The religious beliefs at stake here are clear. As Catholics, the Kennedys believe that abortion, contraception, and sterilization are wrong, and that to pay for and provide such drugs and services in an employee health plan is unconscionable. The issue for the Kennedys, as well as other objecting employers, is not the right to interfere with anyone’s private choices, it’s the right not to be conscripted by the federal government into taking actions in violation of one’s religious beliefs and conscience.
After the district court refused to give the Kennedys a preliminary injunction so they could adhere to their religious beliefs during the pendency of their case, the family appealed to the Sixth Circuit Court of Appeals. (We filed an amicus brief in support of the Kennedys and their companies at this stage as well.)
The appeals court affirmed the decision of the trial court and, in doing so, concocted a “win-win” proposition for the government, where neither the corporation nor the owners of that corporation can challenge the Mandate under RFRA. The owners cannot bring the RFRA claim, according to the Sixth Circuit, because the owners are legally distinct from the corporation and are unharmed by the Mandate; and the corporation itself cannot bring the claim, because a corporation cannot exercise religion under RFRA. In other words, “heads, the government wins; tails, everyone else loses.”
As we point out in the brief, this line of logic, left undisturbed, will lead to disastrous consequences for religious freedom in this country:
. . . a shop owned by Seventh Day Adventists that does not open on Saturday for religious reasons would have to comply with a law requiring businesses to remain open seven days a week. A deli run by a Jewish family that does not sell pork for religious reasons would have to comply with a regulation that requires businesses to sell pork. A medical practice operated by Catholics who do not perform abortions for religious reasons would be forced to do so by a law requiring all OB/GYN medical practices to offer abortion services. No court would be able to reach the merits of any religious freedom claim brought by these or similar parties.
Joining the ACLJ’s amicus brief are the family business owners for whom we have obtained preliminary injunctions in seven separate legal actions, including Frank O’Brien, the first for-profit employer to challenge the Mandate. Also joining the brief as “friends of the court” are Robert and Jacquelyn Gallagher, owners of Good Will Publishers in North Carolina, which publishes Bibles and works of Catholic spirituality through its St. Benedict Press.

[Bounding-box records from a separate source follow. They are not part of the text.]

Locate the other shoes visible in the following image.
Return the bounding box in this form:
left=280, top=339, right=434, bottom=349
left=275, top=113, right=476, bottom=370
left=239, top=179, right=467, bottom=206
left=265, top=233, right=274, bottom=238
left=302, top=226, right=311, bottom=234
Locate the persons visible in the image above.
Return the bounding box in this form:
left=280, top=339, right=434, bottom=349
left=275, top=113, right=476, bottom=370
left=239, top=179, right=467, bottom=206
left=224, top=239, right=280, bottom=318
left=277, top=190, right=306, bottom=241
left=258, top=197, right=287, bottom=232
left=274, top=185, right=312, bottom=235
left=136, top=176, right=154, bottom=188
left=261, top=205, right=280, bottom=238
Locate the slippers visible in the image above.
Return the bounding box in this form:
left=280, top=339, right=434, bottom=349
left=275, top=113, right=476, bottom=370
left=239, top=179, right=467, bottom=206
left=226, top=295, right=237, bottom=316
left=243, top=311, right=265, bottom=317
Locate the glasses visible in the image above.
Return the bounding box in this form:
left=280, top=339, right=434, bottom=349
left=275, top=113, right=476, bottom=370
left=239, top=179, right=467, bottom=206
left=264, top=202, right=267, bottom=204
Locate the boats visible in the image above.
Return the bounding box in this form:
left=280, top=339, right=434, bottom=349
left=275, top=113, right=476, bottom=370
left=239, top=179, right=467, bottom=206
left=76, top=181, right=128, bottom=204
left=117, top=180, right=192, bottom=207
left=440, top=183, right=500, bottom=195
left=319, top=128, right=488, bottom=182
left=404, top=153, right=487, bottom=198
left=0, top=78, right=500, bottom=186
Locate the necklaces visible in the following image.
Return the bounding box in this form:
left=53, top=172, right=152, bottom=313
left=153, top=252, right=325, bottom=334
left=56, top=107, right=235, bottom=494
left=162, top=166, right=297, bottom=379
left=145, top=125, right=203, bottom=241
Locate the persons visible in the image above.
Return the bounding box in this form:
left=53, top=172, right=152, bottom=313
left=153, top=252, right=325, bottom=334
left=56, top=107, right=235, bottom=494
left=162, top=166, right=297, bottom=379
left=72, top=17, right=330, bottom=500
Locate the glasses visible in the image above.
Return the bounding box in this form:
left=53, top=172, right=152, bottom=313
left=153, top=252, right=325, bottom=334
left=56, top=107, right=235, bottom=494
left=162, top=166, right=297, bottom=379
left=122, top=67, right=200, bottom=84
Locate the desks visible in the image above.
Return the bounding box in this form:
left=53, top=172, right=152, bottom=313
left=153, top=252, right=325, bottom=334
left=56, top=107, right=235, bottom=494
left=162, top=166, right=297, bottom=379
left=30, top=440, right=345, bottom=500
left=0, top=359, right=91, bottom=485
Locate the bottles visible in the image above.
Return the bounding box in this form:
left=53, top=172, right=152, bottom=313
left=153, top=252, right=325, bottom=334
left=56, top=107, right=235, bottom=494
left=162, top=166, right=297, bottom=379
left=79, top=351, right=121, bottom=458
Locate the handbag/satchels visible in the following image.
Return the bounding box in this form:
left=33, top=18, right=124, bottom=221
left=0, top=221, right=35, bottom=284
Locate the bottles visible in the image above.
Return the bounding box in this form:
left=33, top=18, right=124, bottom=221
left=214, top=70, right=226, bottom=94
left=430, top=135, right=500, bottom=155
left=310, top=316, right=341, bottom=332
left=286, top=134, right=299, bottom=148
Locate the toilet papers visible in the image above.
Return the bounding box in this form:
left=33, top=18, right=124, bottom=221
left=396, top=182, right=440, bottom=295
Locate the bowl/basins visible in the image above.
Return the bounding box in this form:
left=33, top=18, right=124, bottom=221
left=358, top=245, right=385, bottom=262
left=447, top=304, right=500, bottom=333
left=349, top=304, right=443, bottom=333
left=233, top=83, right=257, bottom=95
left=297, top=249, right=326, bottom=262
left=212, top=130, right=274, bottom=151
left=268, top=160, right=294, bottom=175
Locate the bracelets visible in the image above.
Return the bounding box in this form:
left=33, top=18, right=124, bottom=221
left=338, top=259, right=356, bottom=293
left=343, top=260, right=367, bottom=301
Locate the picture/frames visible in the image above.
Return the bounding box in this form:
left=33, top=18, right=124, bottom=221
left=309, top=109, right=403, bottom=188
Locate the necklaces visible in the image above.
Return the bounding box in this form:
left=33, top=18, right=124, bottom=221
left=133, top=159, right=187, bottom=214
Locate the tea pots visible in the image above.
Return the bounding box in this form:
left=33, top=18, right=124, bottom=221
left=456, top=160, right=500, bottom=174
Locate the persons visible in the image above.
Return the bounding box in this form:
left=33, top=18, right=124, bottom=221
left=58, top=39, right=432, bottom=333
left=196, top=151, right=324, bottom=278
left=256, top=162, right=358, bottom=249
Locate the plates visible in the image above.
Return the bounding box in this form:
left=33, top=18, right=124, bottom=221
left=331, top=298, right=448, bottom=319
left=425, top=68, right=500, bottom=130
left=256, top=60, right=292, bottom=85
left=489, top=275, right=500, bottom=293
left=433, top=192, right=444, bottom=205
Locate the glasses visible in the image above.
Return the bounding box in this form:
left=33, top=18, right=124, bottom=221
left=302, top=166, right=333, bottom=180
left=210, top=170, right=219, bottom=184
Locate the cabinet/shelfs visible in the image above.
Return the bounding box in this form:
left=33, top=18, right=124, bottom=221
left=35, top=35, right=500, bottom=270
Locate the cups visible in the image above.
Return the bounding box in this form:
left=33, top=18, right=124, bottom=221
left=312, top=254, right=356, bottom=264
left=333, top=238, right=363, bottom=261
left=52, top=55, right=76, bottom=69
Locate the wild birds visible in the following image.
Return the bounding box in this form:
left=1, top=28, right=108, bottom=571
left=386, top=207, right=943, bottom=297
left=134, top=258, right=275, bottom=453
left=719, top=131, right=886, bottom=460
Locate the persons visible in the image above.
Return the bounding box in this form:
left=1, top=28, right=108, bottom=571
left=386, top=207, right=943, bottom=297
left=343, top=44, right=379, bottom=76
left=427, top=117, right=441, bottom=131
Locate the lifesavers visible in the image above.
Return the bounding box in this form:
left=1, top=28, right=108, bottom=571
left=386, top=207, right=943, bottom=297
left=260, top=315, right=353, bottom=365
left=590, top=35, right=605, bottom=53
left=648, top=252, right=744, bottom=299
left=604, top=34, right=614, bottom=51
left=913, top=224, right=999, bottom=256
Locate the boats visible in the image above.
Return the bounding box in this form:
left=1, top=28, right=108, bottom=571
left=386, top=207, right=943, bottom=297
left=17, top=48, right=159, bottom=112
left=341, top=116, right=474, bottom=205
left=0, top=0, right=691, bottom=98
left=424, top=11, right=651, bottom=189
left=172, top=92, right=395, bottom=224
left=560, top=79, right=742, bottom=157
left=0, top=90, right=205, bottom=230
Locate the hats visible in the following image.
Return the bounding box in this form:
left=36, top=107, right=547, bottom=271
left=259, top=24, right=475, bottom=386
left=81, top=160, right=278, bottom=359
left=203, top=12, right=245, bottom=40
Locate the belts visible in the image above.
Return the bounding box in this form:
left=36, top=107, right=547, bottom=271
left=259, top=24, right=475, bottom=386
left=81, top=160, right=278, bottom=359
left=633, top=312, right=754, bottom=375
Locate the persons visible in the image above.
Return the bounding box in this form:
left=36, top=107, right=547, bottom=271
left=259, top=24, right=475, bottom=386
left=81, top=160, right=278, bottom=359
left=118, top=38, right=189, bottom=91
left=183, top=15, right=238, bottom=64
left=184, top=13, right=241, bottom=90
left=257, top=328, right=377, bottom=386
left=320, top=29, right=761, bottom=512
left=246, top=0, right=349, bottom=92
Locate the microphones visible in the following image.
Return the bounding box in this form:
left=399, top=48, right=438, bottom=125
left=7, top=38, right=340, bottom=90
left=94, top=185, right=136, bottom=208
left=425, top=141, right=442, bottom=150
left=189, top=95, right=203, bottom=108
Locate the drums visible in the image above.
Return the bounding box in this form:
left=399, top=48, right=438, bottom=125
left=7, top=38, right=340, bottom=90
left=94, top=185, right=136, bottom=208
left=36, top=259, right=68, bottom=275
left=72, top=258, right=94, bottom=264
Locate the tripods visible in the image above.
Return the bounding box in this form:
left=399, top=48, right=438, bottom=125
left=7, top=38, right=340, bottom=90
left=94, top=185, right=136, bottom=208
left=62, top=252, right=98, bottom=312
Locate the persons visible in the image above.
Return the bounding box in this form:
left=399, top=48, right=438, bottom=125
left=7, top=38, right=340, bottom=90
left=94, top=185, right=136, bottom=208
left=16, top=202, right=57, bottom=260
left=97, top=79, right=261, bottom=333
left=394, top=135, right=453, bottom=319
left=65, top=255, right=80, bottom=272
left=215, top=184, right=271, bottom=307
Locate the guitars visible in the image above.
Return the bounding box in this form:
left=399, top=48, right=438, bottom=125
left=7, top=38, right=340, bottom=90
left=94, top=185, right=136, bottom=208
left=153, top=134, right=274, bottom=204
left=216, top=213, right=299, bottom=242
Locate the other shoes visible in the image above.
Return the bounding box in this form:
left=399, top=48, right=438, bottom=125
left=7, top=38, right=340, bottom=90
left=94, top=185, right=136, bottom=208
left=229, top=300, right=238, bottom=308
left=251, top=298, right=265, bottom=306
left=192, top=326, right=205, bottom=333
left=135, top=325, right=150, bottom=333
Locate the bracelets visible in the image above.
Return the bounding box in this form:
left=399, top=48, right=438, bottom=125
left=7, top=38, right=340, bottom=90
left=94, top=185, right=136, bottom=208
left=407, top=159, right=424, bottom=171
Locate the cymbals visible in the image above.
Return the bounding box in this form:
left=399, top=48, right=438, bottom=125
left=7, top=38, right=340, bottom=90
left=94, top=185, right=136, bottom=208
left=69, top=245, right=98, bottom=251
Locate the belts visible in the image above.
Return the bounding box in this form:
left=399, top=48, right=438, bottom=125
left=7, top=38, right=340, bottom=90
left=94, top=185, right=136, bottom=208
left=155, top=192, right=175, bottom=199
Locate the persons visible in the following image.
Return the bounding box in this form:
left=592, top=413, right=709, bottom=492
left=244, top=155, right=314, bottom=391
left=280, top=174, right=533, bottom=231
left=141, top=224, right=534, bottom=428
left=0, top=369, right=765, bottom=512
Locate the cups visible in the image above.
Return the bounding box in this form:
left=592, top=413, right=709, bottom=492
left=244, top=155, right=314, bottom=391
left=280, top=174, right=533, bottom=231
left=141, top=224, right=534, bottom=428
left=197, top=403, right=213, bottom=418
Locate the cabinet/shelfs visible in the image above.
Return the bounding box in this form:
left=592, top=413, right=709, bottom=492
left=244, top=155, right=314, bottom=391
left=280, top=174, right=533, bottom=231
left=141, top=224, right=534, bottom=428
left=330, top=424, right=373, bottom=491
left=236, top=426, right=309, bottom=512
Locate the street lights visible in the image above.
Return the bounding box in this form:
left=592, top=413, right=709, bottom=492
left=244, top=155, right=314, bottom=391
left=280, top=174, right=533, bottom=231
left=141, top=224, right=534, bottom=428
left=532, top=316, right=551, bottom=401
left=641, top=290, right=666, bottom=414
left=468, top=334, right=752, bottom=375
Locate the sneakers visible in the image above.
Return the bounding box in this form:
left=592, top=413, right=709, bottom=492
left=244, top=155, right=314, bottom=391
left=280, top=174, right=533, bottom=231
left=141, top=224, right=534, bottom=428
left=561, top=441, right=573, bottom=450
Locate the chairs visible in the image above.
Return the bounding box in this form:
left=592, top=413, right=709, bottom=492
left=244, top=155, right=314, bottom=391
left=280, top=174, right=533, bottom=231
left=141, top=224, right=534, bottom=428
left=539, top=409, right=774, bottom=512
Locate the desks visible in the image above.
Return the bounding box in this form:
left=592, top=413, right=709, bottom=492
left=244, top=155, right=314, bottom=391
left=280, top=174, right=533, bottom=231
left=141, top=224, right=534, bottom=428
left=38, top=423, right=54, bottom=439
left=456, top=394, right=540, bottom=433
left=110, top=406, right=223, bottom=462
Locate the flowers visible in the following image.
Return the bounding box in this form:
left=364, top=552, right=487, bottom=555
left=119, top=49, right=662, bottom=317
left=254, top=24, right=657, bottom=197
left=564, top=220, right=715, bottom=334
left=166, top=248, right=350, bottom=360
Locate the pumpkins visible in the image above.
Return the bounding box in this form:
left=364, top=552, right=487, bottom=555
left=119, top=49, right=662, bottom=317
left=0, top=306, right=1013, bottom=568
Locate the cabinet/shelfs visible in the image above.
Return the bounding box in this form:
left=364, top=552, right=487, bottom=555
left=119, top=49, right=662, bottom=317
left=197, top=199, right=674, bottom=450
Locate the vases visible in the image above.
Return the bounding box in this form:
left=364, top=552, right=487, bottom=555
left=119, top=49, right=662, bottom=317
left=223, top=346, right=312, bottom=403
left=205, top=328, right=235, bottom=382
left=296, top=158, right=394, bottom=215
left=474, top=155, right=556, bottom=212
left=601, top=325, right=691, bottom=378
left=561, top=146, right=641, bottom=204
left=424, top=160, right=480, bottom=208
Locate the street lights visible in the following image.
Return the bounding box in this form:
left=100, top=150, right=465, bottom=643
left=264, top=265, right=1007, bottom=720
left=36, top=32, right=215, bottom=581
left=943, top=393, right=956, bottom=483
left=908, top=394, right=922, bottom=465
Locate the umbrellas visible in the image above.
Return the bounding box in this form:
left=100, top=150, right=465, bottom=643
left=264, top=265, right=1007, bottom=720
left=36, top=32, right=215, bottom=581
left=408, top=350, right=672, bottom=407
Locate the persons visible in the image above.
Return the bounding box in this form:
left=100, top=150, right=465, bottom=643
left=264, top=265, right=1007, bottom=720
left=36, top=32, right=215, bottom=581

The petition for review filed by the Kennedys and their businesses is the third one now pending before the Supreme Court. Which of these cases the Court will ultimately choose to review remains to be seen, but one thing is clear: because the lower courts are deeply divided over the issue of religious free exercise in the commercial and corporate contexts, the Supreme Court will take up at least one of them.
No matter which of the cases the Court decides to review, we will file additional briefing in that case and provide you with the information you need to know as that case progresses. There is no doubt about it: a decision from the Supreme Court on the HHS Mandate will be one of the most important and consequential ever to be handed down by the high court.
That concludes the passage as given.